Este texto ha sido escrito a varias manos. Recoge la vivencia de jóvenes latinoamericanos –estudiantes de posgrado que han coincidido en un espacio de formación-reflexión en la Universidad Nacional Autónoma de México– quienes nos relatan la forma en que sus vidas, sus rutinas y la vida en sus entornos más próximos y más lejanos se han visto afectados. Los autores son: Laura Andrea Ferro Higuera, César Armando Quintal Ortiz, Marissa González Ramírez, Aldo Iván Orozco Galván, Gloria García-Aguilar, José Andrés Villarroel López y Ana María Herrera Galeano. Mi papel ha sido tan sólo facilitar la coordinación de los relatos contados.
Laura Beatriz Montes de Oca Barrera.
Los relatos que a continuación plasmamos reflejan “instantáneas” de nuestras vidas alrededor de la pandemia provocada por el nuevo coronavirus SARS-CoV-2. Como muchos jóvenes hemos sufrido, de manera directa o indirecta, la enfermedad y las repercusiones sociales, económicas y emocionales. El año 2020 ha quedado grabado en nuestras memorias y nuestra intención en este texto colaborativo es compartir vivencias que seguramente encuentran correlatos con las experiencias vividas por los lectores.
Al principio nos tomamos muy en serio las medidas sanitarias
Desde finales del mes de marzo de este año, como en diferentes países de la región, México comenzó a tomar medidas estrictas de confinamiento y distanciamiento social como estrategia para mitigar los contagios de la enfermedad Covid-19, esto conllevó que mi esposo y yo nos quedáramos en casa de manera permanente desde ese momento y hasta el mes de junio. Durante ese periodo, tratamos de salir lo menos posible, al punto de que ya ni siquiera durante varias semanas, particularmente yo, salía a la tienda más cercana. Creo que los dos nos tomamos muy en serio algunas de las medidas y recomendaciones que todos los días se publicaban en los periódicos, en las redes sociales o en la “hora de Gatell”.

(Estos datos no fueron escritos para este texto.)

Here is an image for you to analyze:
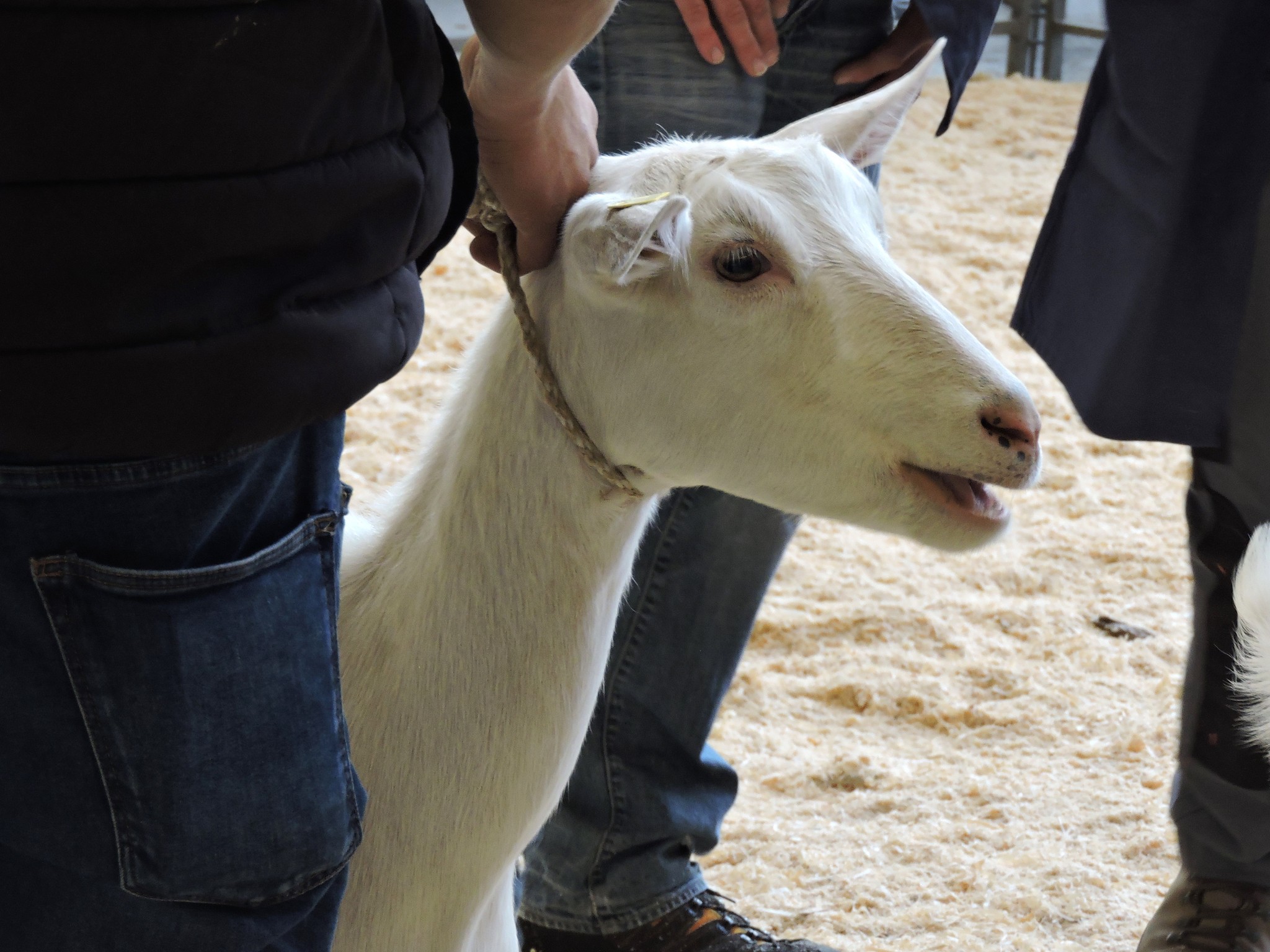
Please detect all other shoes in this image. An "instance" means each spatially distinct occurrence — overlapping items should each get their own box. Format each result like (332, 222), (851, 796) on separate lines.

Fueron instantes que, al recordarlos, creo que los dos nos tratábamos de informar continuamente para alimentar la esperanza de que en pocas semanas esto iba a terminar. Sin embargo, iban transcurriendo las semanas y las fechas tentativas de apertura se iban recorriendo: primero se tuvo contemplado regresar a una “nueva normalidad” en mayo, después a mediados de junio y, al ver que los niveles de contagios no cesaban, ya no se continuó estipulando una fecha del fin de la pandemia.
La necesidad económica y el encierro
A principios de la pandemia, durante los primeros días de abril, la comunicación con mi familia en Yucatán fue a través de llamadas telefónicas y videollamadas. Mi mamá decía que los comercios y los centros religiosos cerraron sus puertas y que las calles se percibían desoladas. El mercado, corazón de la ciudad, también clausuró sus entradas, en parte porque fue precisamente este lugar donde se avivaron los contagios. En ese tiempo, la mayoría de las personas acataron la regla de permanecer en casa, pero, la necesidad económica los forzó posteriormente a abandonar el encierro.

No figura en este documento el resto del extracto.